Watermarks e dados “atrasados”

Em sistemas distribuídos streaming, pode existir um gap entre a chegada do dado da fonte x e a hora em que ele entra para ser processado. Por exemplo, podemos estar usando uma estratégia de janelas com 30 segundos de intervalo fixo. Imagina que estamos na janela 5:00–5:30 e após chegar um evento com timestamp 5:35 essa janela inicial é fechada. Qualquer dado que chegar após isso com Timestamp abaixo de 5:30 é considerado late data ou dado atrasado. No Beam você pode controlar isso com watermarks, que é um período a mais que você pode esperar para atribuir aquele dado a uma janela específica utilizando o método .withAllowedLateness .

📚 Veremos mais sobre esses conceitos em um artigo futuro do Scio Parte 4 (Hands-on Streaming Processing) fique de olho!!!

Triggers

Quando estamos trabalhando com janelas, Beam usa Triggers para determinar quando ele vai emitir os resultados agregados de cada window. Por padrão Beam usa o Default Trigger, ou seja ele vai “outputar” os resultados agregados quando terminar de estimar todo o dado que chegou, e descartar toda o dado que chegar atrasado dentro daquela janela específica. Você pode mudar esse comportamento utilizando os diferentes tipos de Triggers, são eles:

  • Event Time Triggers: Eles operam com o timestamp do evento em si (Chegada do dado) e utilizam o timestamp existente em cada elemento da PCollection. O Trigger Default do Beam é baseado nesse timestamp.
  • Processing Time Triggers: Utilizam o Timestamp de Processamento, que é o tempo quando o Beam processa aquele elemento específico durante qualquer estágio do Pipeline.
  • Data-Driven Triggers: Eles operam examinando o dado que chega em cada Window, e é acionado quando o dado entra em uma condição específica, criada pelo usuário. Por enquanto, esse tipo de trigger só é acionado depois da chegada de uma certa quantidade de elementos na PCollection.
  • Composite Triggers: São triggers que combinam vários outros triggers citados anteriormente e de muitas maneiras diferentes.
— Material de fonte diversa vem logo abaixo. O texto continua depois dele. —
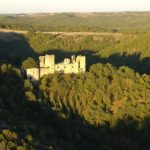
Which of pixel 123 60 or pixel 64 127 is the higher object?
pixel 64 127

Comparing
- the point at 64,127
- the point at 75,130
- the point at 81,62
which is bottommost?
the point at 75,130

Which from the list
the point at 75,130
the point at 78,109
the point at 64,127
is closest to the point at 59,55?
the point at 78,109

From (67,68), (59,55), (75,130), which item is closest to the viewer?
(75,130)

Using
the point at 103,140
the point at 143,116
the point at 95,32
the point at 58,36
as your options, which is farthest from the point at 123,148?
the point at 95,32

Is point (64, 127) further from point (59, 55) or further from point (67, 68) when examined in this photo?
point (59, 55)

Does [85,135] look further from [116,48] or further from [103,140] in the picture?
[116,48]

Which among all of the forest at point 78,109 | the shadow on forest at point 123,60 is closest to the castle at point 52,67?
the forest at point 78,109

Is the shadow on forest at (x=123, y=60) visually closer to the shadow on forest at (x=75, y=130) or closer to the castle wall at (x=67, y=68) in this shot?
the castle wall at (x=67, y=68)

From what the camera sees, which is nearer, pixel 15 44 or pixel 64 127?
pixel 64 127

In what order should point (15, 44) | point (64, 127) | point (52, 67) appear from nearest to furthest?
point (64, 127)
point (52, 67)
point (15, 44)
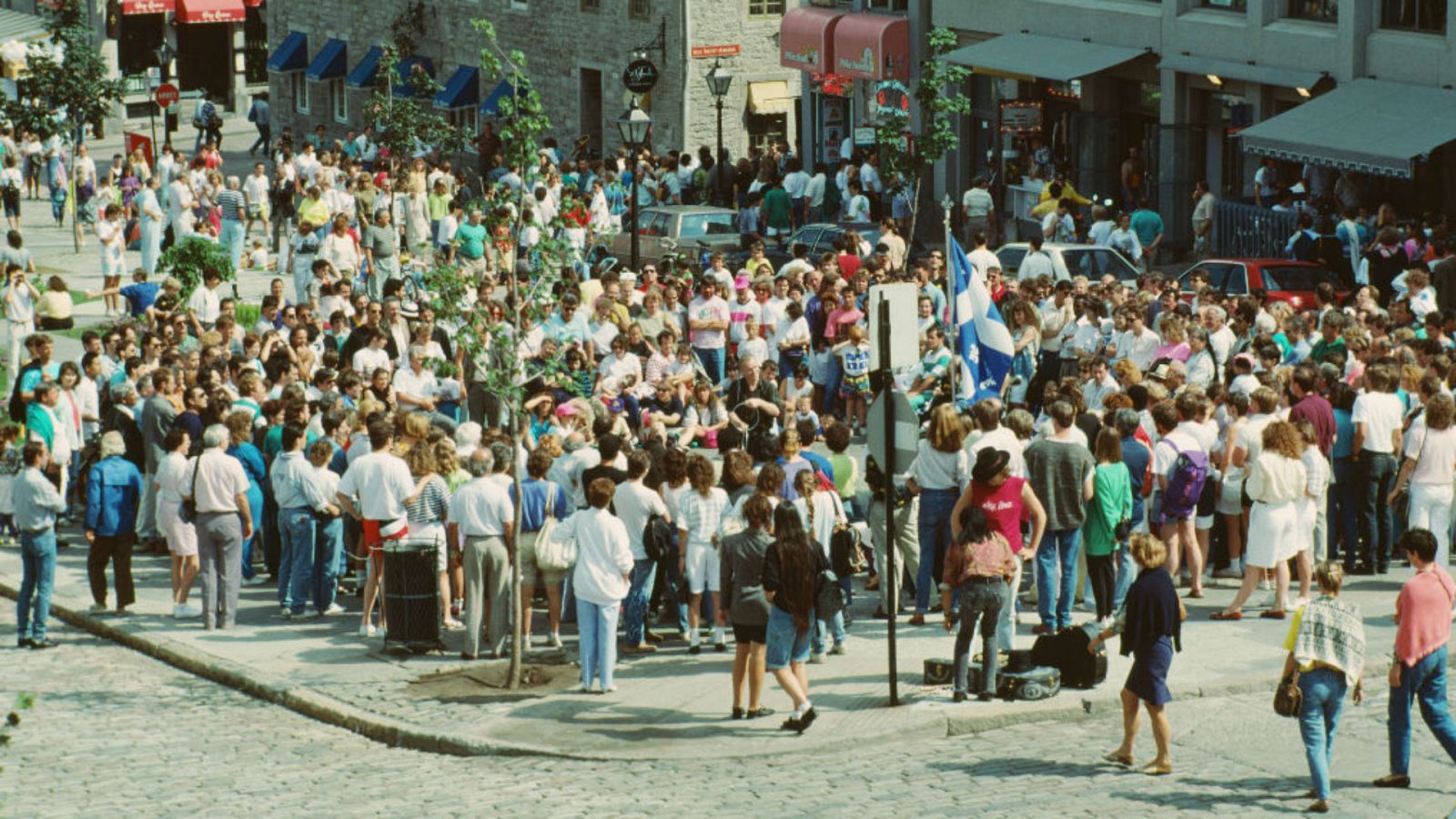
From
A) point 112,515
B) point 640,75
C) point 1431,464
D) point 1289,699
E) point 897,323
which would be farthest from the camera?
point 640,75

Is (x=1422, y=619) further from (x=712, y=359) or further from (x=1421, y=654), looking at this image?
(x=712, y=359)

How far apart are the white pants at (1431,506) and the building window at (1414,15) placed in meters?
18.2

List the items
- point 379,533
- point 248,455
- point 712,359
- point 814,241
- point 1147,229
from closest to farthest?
point 379,533, point 248,455, point 712,359, point 814,241, point 1147,229

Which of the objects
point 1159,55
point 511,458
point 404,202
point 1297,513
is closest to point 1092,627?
point 1297,513

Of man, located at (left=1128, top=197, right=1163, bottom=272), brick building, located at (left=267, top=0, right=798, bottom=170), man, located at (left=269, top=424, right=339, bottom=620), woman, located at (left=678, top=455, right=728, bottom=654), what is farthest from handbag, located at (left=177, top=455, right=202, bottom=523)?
brick building, located at (left=267, top=0, right=798, bottom=170)

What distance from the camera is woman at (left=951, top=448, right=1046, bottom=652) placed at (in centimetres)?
1566

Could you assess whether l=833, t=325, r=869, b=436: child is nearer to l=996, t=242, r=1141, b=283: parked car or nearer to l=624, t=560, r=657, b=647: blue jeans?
l=996, t=242, r=1141, b=283: parked car

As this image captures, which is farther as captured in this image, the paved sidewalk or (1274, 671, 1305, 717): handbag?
the paved sidewalk

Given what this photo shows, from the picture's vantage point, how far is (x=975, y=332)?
20969mm

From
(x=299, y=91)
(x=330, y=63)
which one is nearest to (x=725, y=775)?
(x=330, y=63)

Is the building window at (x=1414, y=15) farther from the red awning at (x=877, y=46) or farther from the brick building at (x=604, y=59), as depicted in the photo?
the brick building at (x=604, y=59)

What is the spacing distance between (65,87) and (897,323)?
112ft

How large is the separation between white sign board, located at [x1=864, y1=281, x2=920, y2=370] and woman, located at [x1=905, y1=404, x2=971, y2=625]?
3.98 ft

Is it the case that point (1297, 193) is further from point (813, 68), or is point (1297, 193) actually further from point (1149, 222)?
point (813, 68)
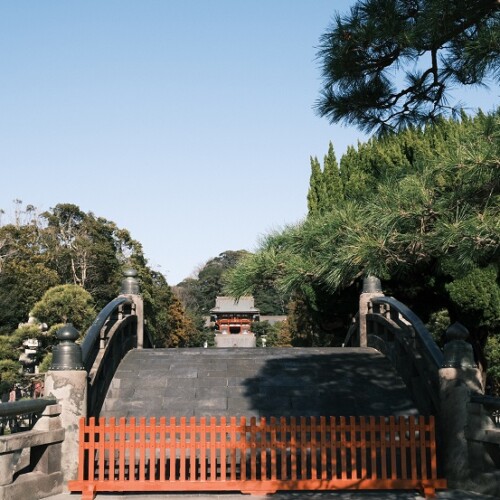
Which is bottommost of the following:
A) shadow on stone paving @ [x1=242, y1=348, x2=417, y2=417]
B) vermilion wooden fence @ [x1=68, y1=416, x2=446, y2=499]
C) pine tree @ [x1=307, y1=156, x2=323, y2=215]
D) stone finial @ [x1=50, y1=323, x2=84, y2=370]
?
vermilion wooden fence @ [x1=68, y1=416, x2=446, y2=499]

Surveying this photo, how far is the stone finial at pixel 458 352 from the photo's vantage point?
9.57 m

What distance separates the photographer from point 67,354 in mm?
9742

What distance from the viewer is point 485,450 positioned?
8.91 m

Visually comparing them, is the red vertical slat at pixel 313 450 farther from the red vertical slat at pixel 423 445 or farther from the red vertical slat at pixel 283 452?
the red vertical slat at pixel 423 445

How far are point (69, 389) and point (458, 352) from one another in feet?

E quais são as vantagens dos Triggers?

  • Triggers permitem ao Beam entregar resultados mais cedo. Antes de todo o dado de uma determinada janela chegar. Por exemplo o Data-Driven Trigger que pode “outputar” uma agregação após talvez uma determinada quantidade de dados chegar dentro de uma janela específica.
  • Triggers permitem processamento do dado atrasado trigando-o depois que o watermark finaliza a espera em cima daquela janela alvo.
  • Com Triggers podemos ter um melhor controle do fluxo de dados respondendo as seguintes perguntas: O quão importante é ter todo o dado antes de computar aquele resultado específico? Quanto tempo você quer esperar pelo dado? Por exemplo, você vai esperar até achar que tem todo o dado? Ou você vai processar o dado assim que ele chegar? Quanto de Processamento/Memória você está disposto a pagar para diminuir a latência do seu dado?

Bem pessoal é isso! Vimos um pouco do básico do modelo Beam e como ele se relaciona com o Scio. Basicamente, nos próximos artigos vamos ver que conseguimos adaptar todos esses conceitos para os Jobs de Batch e Streaming. No próximo artigo vamos ver como criar um novo projeto Scio, o que é preciso instalar localmente e como rodar o seu primeiro HelloWorld.Scala com essa incrível Framework. Espero que tenham gostado! Fiquem atentos para mais em breve!! See ya!